Because a negative prefix strictly reduces the contribution of every element that follows it. The recurrence is `current_sum = max(nums[i], current_sum + nums[i])`. When current_sum is negative, `nums[i]` alone is larger than `current_sum + nums[i]`, so the math tells you to reset. It's not a heuristic — it's the direct consequence of the recurrence.

Q: How do I handle an array where every number is negative?

Initialize best_sum to the first element of the array, not to zero. In an all-negative array, the correct answer is the least-negative single element — zero is not achievable from any contiguous subarray. If you initialize to zero, you return a wrong answer. The algorithm otherwise runs identically; you'll just reset at nearly every step.

Q: How can I walk through a dry run on the standard example without getting lost?

Track two columns: current_sum and best_sum. At each index, apply the recurrence to update current_sum, then check whether it beats best_sum. Narrate the decision out loud — "at index 3, current_sum went negative so I reset to 4" — rather than just writing numbers. The narration is what the interviewer is actually listening for.
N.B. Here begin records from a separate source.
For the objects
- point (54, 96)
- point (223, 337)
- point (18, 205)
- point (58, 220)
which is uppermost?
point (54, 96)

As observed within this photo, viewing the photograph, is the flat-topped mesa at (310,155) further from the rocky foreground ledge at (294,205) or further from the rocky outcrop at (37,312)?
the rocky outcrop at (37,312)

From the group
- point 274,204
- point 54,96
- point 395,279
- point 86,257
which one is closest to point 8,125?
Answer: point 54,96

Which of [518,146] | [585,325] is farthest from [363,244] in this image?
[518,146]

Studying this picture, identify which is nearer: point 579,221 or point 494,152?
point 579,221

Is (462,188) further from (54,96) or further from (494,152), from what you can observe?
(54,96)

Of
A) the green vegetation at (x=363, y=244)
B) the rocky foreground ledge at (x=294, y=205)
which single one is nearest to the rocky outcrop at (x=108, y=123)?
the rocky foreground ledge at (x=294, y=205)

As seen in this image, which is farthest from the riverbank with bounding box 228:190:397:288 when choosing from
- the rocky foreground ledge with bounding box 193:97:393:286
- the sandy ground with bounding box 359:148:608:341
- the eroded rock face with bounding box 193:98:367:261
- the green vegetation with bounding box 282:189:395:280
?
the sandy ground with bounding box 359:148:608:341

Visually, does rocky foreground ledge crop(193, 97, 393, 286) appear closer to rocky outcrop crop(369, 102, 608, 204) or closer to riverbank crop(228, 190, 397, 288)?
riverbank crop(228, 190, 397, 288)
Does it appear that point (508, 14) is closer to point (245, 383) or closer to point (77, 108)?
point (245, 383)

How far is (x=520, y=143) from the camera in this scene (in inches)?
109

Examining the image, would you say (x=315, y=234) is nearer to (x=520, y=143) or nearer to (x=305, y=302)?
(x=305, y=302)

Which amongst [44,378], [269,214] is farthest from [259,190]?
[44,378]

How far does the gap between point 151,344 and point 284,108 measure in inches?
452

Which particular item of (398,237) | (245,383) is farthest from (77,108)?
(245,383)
Q: What should I say if the interviewer asks for the time and space complexity and why?

O(n) time because you make exactly one pass through the array. O(1) space because you're tracking only two variables — current_sum and best_sum — regardless of input size. The "why" matters: you're not storing any intermediate subarrays or auxiliary data structures. The constant space is a direct consequence of the recurrence needing only the previous step's result.

Q: How do I return the actual subarray boundaries instead of only the sum?

Track three additional variables: a candidate start index (updated whenever you reset), and confirmed start and end indices (updated whenever you find a new best_sum). The algorithm stays O(n) with O(1) space — you're just doing a few extra assignments per step. Frame it to the interviewer as bookkeeping on top of the same logic, not a new algorithm.

The Script Is in Your Pocket Now

The pressure of a maximum subarray interview question isn't the algorithm — it's the moment right before you start writing, when you have to say something coherent to a person who is watching you think. That moment is what this guide has been building toward. You now have a 60-second opening that defines the problem cleanly, a derivation that shows you understand why Kadane's algorithm works rather than just that it does, a step-by-step dry run you can trace without losing the thread, and a tight follow-up script that covers initialization, complexity, and index tracking without getting flustered.

Rehearse the 60-second explanation once before your next interview — not ten times. One deliberate pass out loud, narrating the decision at each index, is worth more than ten silent re-reads of this page.